PUEBLO, Colo. (AP) - Pueblo residents hope President Donald Trump’s plans to slash the Environmental Protection Agency’s budget will push the EPA to hasten the Superfund cleanup of a neighborhood around an old smelter.
The EPA has told residents it has an interim plan to start the cleanup next year, even though it hasn’t tested most of the homes in the study area, The Pueblo Chieftain reported Sunday (https://bit.ly/2w0WG0e).
“We are at the top of list right now in terms of priority,” Steve Wharton, the EPA’S regional Superfund manager, said at a meeting with residents this month.
The EPA plans to identify and remove soil contaminated with lead and arsenic from the Colorado Smelter, which processed silver and lead in the area from 1883 until 1908. The neighborhood was added to the Superfund list in 2014.
Residents and business owners are eager to get the cleanup underway. They say the Superfund designation and slow-moving cleanup have hurt their ability to sell their property.
When the EPA began testing residential yards in 2015, officials said they planned to examine a few hundred a year, determine how bad the contamination was and then decide where soil needed to be removed.
The new interim plan calls for soil removal to start next year.
“For the first time, I can see that our neighborhood could come out better than before,” resident Pam Kocman said.
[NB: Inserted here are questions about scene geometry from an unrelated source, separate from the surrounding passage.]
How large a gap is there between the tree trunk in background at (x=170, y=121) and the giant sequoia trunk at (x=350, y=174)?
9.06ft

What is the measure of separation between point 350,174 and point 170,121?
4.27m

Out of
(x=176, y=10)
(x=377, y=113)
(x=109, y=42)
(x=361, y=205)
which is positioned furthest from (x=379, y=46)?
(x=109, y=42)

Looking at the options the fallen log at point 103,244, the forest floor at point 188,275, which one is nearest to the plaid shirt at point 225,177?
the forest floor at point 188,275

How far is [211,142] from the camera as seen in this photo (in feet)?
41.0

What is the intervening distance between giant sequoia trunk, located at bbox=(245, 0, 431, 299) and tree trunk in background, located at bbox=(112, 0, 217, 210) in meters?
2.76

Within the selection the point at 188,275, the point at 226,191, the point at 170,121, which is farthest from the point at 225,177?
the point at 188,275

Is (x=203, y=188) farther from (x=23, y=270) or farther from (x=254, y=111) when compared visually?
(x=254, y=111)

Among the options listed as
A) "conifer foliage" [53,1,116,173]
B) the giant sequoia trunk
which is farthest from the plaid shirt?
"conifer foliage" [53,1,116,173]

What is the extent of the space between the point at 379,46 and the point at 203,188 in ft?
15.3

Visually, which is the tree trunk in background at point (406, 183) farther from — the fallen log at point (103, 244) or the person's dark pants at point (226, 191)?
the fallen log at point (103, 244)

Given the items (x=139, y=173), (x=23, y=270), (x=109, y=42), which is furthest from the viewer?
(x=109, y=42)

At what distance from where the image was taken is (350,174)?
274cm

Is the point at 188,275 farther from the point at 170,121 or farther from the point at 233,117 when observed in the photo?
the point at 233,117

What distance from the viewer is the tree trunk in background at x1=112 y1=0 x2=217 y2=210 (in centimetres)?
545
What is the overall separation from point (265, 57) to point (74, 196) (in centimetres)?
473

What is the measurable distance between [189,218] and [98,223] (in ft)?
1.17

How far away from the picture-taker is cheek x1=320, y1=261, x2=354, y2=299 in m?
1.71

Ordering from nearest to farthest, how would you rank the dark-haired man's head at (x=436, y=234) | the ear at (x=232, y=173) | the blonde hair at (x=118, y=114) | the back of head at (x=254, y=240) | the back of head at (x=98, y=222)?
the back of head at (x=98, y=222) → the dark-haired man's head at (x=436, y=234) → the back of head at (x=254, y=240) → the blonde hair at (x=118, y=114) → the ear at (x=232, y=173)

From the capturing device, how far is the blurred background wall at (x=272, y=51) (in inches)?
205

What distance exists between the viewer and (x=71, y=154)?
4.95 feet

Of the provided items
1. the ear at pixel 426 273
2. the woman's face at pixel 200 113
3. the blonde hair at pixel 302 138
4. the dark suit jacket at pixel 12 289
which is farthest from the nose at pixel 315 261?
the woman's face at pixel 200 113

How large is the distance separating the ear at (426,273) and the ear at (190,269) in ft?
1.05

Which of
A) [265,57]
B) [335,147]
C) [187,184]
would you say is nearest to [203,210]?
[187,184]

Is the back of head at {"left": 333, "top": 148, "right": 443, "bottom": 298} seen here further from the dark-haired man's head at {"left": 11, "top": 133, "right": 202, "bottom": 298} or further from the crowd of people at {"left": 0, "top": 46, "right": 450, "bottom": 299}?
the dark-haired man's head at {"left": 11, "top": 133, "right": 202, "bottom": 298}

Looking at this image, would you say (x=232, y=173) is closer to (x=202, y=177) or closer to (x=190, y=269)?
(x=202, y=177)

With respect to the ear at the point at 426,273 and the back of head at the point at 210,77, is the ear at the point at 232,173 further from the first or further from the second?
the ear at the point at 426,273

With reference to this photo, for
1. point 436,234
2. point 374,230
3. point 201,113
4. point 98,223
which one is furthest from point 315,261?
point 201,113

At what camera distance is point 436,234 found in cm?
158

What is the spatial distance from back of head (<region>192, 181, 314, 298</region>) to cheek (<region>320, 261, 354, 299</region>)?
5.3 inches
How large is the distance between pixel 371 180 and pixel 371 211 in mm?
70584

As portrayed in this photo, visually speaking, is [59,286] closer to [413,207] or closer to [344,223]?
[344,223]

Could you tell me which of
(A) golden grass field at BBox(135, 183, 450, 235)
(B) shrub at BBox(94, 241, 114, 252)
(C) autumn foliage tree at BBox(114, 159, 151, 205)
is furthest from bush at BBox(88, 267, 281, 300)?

She and her husband, Joe, opposed the Superfund listing, but once it was done, they pushed the EPA to move faster.
The EPA said the current cleanup plan is expected to cost $44 million. It said it expects to spend nearly $9 million over the next two years.
Trump has proposed cutting the EPA’s budget by a third, although it is Congress, not the president, that will decided the amount.
“There’s so much uncertainty back in Washington right now that I think the agency’s approach is to get funding locked in before anything changes,” said Terry Hart, chairman of the Pueblo County commissioners. Hart takes part in a citizens advisory group on the smelter site.
“What we’re hearing is the Trump administration is taking a hard look at clean air and water regulations first, not Superfund sites. But that could change,” he said. “Right now, the last thing anyone wants is a reason to slow down.”